Si analizamos la biografía de Godoy, nos damos cuenta de que ejerció el Poder desde 1792 hasta 1807, salvando el retiro forzoso de 1798-1800. Es decir, entre los 25 y los 40 años. La juventud, pues, antes que la madurez, fue el rasgo más característico de su mandato, muy en consonancia con la época en que triunfó el joven Pitt y el joven Napoleón. Ya sabemos cómo es la juventud, en cualquier época: petulante, irreflexiva, pagada de sí misma, fatua, alegre, hiperactiva, creadora, un punto irresponsable Los pecados de Godoy , su vanidad sin límite, son los propios de la juventud, acrecentados por su meteórico ascenso. Los propios, también, del político de raza, nato, instintivo: el afán de mando, la ambición también sin límite. En Godoy el sexo fue una pasión secundaria, por mucho que se haya novelado al respecto. Tras los escarceos de sus primeros años, Pepita fue el único y gran amor de toda su vida, después del Poder. ¿Poder, a cuánto obligas !, podríamos decir, dándole la vuelta al tópico. Godoy, un fortachón dispuesto a comerse el mundo, se tomó en serio su papel como Atlante de la averiada máquina de la Monarquía Absoluta. Absorbente, centralizador, sabelotodo, dominante, factotum, sufrió lo indecible mientras el débil Saavedra y el inepto Urquijo le ocuparon el sillón.¿Nadie había que valiera más que él y supiera hacer las cosas mejor que él ! Víctima de los elogios desmesurados que le llovieron, acabó creyéndose su propia valía y contrajo el mal de altura propio de las altas esferas: la soberbia.

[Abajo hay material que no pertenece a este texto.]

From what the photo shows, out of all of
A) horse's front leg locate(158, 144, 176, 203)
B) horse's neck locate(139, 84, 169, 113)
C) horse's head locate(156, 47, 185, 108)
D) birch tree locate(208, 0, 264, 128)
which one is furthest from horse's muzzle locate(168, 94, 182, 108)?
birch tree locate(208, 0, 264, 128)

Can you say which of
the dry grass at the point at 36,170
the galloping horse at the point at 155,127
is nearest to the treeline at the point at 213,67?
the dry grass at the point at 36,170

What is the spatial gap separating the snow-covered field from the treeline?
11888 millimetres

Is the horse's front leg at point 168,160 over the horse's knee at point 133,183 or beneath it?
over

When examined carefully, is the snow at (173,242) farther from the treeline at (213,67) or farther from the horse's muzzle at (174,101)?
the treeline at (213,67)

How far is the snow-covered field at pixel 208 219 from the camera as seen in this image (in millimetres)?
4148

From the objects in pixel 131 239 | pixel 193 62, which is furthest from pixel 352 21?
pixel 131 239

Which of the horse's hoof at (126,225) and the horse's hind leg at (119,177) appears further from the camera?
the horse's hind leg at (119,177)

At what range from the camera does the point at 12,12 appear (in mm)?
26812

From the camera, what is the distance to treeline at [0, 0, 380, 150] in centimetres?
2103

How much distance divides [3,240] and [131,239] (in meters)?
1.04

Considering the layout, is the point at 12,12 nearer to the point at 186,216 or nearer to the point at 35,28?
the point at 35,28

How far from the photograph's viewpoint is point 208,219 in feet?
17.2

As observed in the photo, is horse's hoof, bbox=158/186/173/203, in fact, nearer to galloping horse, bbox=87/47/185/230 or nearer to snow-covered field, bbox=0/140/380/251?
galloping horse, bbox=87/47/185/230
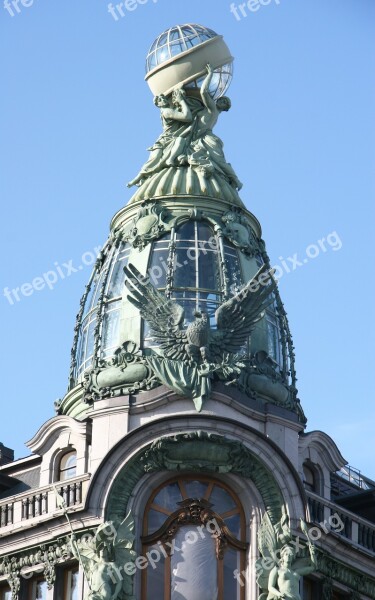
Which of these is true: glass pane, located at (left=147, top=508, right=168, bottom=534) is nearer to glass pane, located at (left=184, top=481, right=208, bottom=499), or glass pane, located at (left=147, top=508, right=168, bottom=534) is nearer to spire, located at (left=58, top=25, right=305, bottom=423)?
glass pane, located at (left=184, top=481, right=208, bottom=499)

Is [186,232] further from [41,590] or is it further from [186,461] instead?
[41,590]

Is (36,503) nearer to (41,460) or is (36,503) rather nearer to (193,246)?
(41,460)

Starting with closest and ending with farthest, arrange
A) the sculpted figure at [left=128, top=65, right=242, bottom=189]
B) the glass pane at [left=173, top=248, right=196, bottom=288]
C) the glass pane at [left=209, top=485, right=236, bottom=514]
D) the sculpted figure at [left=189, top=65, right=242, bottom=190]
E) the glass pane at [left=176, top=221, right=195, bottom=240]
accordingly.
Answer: the glass pane at [left=209, top=485, right=236, bottom=514]
the glass pane at [left=173, top=248, right=196, bottom=288]
the glass pane at [left=176, top=221, right=195, bottom=240]
the sculpted figure at [left=189, top=65, right=242, bottom=190]
the sculpted figure at [left=128, top=65, right=242, bottom=189]

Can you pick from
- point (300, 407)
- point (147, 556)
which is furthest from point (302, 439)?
point (147, 556)

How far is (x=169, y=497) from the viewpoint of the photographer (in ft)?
187

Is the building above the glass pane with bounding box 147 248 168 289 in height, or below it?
below

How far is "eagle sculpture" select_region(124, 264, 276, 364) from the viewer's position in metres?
58.0

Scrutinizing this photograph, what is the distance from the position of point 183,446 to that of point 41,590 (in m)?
5.58

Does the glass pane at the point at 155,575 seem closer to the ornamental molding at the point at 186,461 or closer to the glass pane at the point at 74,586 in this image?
the ornamental molding at the point at 186,461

Godoy se puso al mundo por montera. Sabiendo que los reyes eran la fuente única y verdadera del Poder, seguro de su respaldo gracias a su amistad y privilegiada intimidad con ellos, despreció por igual a la rancia e inculta nobleza, a las altas jerarquías de la Iglesia y al populacho vil. Le faltó prudencia y le sobró osadía. En consecuencia, su soledad fue total. Figura de una sola pieza, enteriza, no le importó que el hombre comprometiera al político. Recordemos el escándalo de su ostentosa bigamia en una España en la que aún existía la Inquisición. O algo más intolerable aún: suprimió las corridas de toros. ¿Demasiado para la mentalidad y la opinión pública de entonces!

¿Qué joven y qué político, de cualquier época, no podría reconocerse en este retrato del Príncipe de la Paz? Lo que moralmente podríamos considerar pecados, sus tratos bajo cuerda con Napoleón, políticamente incluso podrían ser virtudes, cualidades imprescindibles para la supervivencia en todas las Cortes que en el mundo ha habido.¿ O acaso no es la primera obligación de todo político conservarse en el Poder? Manuel Godoy disfrutó de él durante trece intensos años, rodeado de las sedas, el mármol, la púrpura y el oro que esmaltaba incluso su bacinilla. Pero expió su ambición con un largo y duro exilio de cuarenta y tres años de plomo.

Manuel Godoy - escribió Larra, compasivo - "condenado en vida a ser espectador del caído Príncipe de la Paz."